Calif. Wildfire Hot Tub “Hero”

Calif. Wildfire Hot Tub “Hero”

8 October 2009

published by www.cbsnews.com


USA —

Julius Goff was the focus of ridicule when news spread of how he took refuge in his hot tub instead of fleeing an approaching wildfire.

But two months after the massive blaze left his legs severely burned, Goff is defending his actions, saying he knew of the evacuation orders but stayed to help rescue a disabled neighbor, until the flames were at his door.

“I’m not some idiot who ignores the evacuation order,” Goff said as he surveyed the rubble of the canyon home where he lived. “I got a 10-year-old son. I don’t want to die.”

Goff, 50, says he and a housemate ran through 50- to 100-foot flames and plunged into a hot tub to escape the August fire in the Angeles National Forest.

“The minute we stepped outside that door, it was so hot, the only thing we could do was scream,” Goff told CBS News correspondent Bill Whitaker.

Goff said on “The Early Show” he suffers “horrific” nightmares.

“I have nightmares you wouldn’t believe,” he told “Early Show” co-anchorMaggie Rodriguez.

The nearly 251-square-mile Station fire in the Angeles National Forest was caused by arson, authorities say. It destroyed 89 homes and killed two firefighters whose truck plunged off a mountain road.

Goff, a single father, lived in a house owned by an elderly resident in the canyon community Vogel Flats. Goff said he was showing around firefighters recording the number of people in each home during a voluntary evacuation on Aug. 26, but was not too concerned.

“They said, ‘Don’t worry, we are going to put a truck in front of every house,'” Goff said.

However, Goff said he was worried about his disabled neighbor, Trevor Pullen, and went to his home to urge him to leave after learning’s Pullen’s caregiver could not get past a firefighter checkpoint.

Goff said he and Pullen’s caregiver moved Pullen, his wheelchair and three dogs into two vehicles that drove off.

“This guy saved my life,” Pullen said.

Pullen told Goff on “The Early Show,” “He was worried about getting everyone else and their stuff out safely, and lost everything he owns and almost his life, due to that. And all I have to say is thank you very much, brother.”

Pullen said he probably wouldn’t have made it out without Goff’s help. “I wouldn’t have been able to run to a Jacuzzi.”
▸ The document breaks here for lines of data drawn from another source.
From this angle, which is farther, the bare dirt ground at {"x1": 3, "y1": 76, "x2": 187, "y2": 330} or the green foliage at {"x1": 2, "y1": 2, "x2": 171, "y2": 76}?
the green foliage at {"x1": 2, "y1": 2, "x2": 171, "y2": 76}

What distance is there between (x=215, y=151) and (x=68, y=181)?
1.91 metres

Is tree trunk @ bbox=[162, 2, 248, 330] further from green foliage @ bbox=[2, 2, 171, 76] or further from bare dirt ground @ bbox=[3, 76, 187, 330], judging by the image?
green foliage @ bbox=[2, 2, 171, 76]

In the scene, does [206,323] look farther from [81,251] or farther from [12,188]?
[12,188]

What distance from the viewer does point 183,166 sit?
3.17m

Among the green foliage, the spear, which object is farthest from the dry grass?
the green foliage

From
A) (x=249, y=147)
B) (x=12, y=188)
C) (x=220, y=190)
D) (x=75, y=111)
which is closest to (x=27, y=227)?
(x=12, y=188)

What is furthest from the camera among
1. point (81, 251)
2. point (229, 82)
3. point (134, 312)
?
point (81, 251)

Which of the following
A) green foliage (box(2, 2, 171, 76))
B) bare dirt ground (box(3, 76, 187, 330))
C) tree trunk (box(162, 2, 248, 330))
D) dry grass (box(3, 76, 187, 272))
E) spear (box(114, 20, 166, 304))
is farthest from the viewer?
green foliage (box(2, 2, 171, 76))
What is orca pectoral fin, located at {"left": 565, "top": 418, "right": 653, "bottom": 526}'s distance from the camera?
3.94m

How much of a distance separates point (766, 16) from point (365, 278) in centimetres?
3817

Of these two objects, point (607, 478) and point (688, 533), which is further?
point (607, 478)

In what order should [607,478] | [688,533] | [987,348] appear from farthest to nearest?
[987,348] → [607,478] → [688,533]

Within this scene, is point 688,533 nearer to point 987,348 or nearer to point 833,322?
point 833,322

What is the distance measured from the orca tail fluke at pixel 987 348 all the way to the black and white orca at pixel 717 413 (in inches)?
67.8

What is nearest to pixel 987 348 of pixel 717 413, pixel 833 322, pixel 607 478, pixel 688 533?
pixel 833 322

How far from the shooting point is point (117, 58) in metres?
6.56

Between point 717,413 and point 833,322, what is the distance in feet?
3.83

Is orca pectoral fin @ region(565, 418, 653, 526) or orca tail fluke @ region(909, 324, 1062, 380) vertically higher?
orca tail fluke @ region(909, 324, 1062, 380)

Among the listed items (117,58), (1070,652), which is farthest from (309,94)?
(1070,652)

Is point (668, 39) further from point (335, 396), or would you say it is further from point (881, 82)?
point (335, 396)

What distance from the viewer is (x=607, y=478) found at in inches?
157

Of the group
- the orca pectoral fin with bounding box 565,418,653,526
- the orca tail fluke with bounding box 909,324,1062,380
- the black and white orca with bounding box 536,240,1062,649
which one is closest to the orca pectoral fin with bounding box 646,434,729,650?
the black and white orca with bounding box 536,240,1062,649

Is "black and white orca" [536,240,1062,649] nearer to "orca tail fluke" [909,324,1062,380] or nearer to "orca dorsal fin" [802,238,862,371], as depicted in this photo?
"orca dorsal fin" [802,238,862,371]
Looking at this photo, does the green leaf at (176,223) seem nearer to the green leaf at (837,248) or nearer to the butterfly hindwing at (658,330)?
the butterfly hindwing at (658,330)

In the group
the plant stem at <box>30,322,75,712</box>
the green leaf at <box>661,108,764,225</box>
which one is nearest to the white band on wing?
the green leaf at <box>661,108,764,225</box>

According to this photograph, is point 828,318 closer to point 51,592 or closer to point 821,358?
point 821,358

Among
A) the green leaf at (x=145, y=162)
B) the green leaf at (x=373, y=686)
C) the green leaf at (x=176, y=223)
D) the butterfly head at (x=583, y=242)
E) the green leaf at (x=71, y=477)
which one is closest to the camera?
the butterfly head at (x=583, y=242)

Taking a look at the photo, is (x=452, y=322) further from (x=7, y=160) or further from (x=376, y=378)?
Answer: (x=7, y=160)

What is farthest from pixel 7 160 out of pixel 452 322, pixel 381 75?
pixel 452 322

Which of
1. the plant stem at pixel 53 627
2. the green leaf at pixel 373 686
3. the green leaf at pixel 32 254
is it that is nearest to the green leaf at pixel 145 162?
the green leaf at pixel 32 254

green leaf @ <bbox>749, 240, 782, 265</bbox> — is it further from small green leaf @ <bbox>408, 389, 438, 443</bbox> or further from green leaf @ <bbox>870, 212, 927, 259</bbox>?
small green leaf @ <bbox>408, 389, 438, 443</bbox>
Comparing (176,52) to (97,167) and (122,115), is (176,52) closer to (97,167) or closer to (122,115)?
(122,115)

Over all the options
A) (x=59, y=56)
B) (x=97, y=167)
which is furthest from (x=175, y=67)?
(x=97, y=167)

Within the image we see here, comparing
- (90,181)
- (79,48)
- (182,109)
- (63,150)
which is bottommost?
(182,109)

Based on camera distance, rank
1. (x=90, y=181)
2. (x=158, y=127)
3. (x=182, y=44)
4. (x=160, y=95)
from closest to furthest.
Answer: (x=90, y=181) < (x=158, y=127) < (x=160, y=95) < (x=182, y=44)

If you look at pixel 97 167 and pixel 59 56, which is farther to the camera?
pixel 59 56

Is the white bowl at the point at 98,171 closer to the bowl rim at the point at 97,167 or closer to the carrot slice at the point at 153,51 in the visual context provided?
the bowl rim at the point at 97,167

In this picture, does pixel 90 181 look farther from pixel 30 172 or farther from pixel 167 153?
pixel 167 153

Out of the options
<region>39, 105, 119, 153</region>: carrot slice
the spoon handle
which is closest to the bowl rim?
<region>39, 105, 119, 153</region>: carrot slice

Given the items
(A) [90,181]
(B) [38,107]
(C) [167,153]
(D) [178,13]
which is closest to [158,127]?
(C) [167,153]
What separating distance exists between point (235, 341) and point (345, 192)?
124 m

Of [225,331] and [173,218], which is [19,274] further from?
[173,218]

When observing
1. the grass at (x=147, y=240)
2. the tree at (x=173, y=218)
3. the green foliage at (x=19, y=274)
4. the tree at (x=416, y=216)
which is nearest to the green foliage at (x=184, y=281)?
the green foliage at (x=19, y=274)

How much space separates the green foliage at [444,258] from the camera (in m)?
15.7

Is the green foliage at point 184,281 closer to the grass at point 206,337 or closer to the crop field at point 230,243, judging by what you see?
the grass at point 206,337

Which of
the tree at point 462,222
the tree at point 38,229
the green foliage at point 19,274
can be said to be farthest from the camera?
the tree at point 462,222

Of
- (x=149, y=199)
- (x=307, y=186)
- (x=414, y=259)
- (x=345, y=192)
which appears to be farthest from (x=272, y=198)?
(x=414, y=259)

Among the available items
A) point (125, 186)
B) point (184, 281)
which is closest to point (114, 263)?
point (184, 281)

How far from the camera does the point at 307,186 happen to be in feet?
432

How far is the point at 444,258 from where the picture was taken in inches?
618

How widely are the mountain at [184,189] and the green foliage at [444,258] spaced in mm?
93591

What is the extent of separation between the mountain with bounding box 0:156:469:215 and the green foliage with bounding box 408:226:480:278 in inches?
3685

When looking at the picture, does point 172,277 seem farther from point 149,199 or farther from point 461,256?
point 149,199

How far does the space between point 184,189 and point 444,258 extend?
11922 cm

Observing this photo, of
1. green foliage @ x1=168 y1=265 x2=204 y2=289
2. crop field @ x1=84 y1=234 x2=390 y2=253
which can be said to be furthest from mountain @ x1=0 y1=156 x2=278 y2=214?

Goff said around noon he walked deeper into the canyon and urged other neighbors to immediately leave as flames appeared on a ridge. By the time he returned home, Goff said, the garage and a boat in the front yard were on fire. He found the property caretaker, Peter Loretta, and they tried to flee.

“I’m panicking now,” Goff said. “I figure we’re dead.”

Goff said he ripped a pair of blue jeans in half and soaked them from a water heater to use as face coverings. Loretta grabbed the landlord’s dog, Roxy, and they ran for the hot tub as flames raged in the yard.

The pair, with the dog on Goff’s chest, lay in the hot tub on their backs for about 90 minutes until the worst of the fire had passed, Goff said.

They left when they saw a pair of U.S. Forest Service trucks coming down the road. Goff said they had come looking for the residents and had brought body bags.

The men were airlifted to a hospital for treatment of burns.

Goff said he was watching the news the next day when Gov. Arnold Schwarzenegger, urging people to heed fire evacuation orders, said: “People got burned and really badly injured because they did not listen.”

Goff said he wept. He claimed that, while still on pain medication, he wandered out of the hospital into the street and walked up to a police officer, demanding to speak to the governor before he was directed back to his hospital room.

Goff said, “I walked around with the fire department all day long that morning and they told all of us — reassured us — that you don’t have anything to worry about because I walked around with the fire department all morning, they said we’re going to have a fire engine in front of each and every house, and where were they? Where were they? We didn’t have no helicopters, no airplanes, no nothing. They could have stopped this fire.”

“The governor’s No. 1 priority is the safety of all Californians, and he takes the evacuation orders very seriously in any emergency situation,” Brittany Chord, a spokeswoman for the governor, said Monday.